ChronoPilot: Sahar Niknam étudie la perception du temps
Avant son arrivée au Luxembourg, Sahar Niknam a effectué un parcours impressionnant. Après être passée de l'ingénierie robotique et de la philosophie des sciences en Iran à la science cognitive en Allemagne, la jeune doctorante a orienté ses recherches sur l'intelligence artificielle (IA), un sujet qui lui tient à coeur. Actuellement, Sahar Niknam, qui se décrit elle-même comme "activiste des droits de l’IA", fait cependant partie de l'équipe ChronoPilot de l'Université du Luxembourg, dont le projet financé par l'Union européenne (UE) vise à comprendre la perception humaine du temps et les différentes manières de la modifier. Alors que son arrivée au Luxembourg tient du hasard, la jeune femme ne regrette certainement pas sa décision.
Vous faites partie de ChronoPilot, un projet financé par l'UE dont l'objectif est de contrôler la perception du temps. Sur quel postulat se base votre projet?

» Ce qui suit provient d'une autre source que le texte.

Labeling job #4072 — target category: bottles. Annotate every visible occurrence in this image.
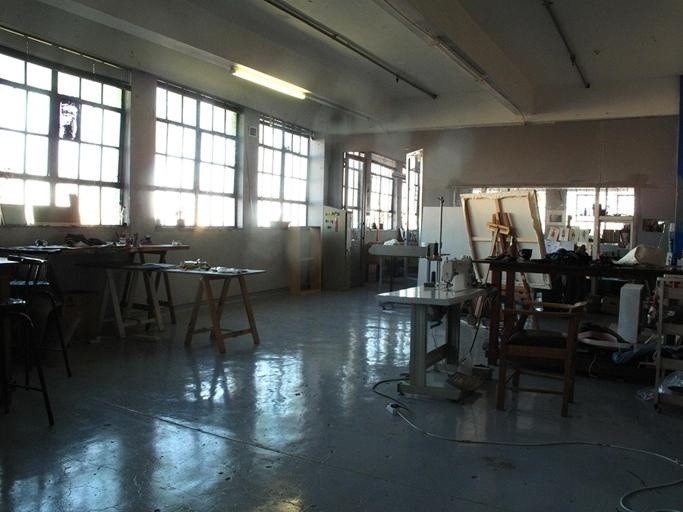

Notre postulat est de notoriété publique: l'être humain perçoit le temps de manière subjective. Une minute peut sembler plus longue ou plus courte que sa durée réelle. Par exemple, une minute passe très vite lorsque l'on s'amuse avec nos amis. Or, ce n'est pas le cas d'une minute à faire la planche. Les recherches sur la perception du temps démontrent qu'une même durée peut avoir différentes longueurs psychologiques en fonction de notre condition physiologique (température corporelle, fréquence cardiaque...), notre état émotionnel (énervement, calme...) et notre charge cognitive (le niveau d’attention que l'on prête à quelque chose). ChronoPilot tente de se servir de ces facteurs afin d'augmenter ou de diminuer au besoin le temps perçu de manière subjective par les humains.
Quels facteurs influencent notre perception du temps?
D'une façon générale, nous prêtons consciemment attention à quelque chose à tout moment, que ce soit une activité, la lecture d'un livre ou simplement une pensée envisagée. En même temps, certaines parties de notre cerveau traitent d’autres informations inconsciemment, telles que les couleurs des murs de la pièce ou les bruits produits par le radiateur. Une autre partie du cerveau gère aussi le temps et est à l'origine de notre perception temporelle. À présent, si nous nous concentrions fortement, par exemple, sur une tâche compliquée comme un calcul mental, l'attention disponible pour l'observation inconsciente et la mesure du temps serait insuffisante. Nous remarquerions ou nous rappellerions donc peu de détails du lieu par la suite et, en parallèle, nous perdrions la notion du temps.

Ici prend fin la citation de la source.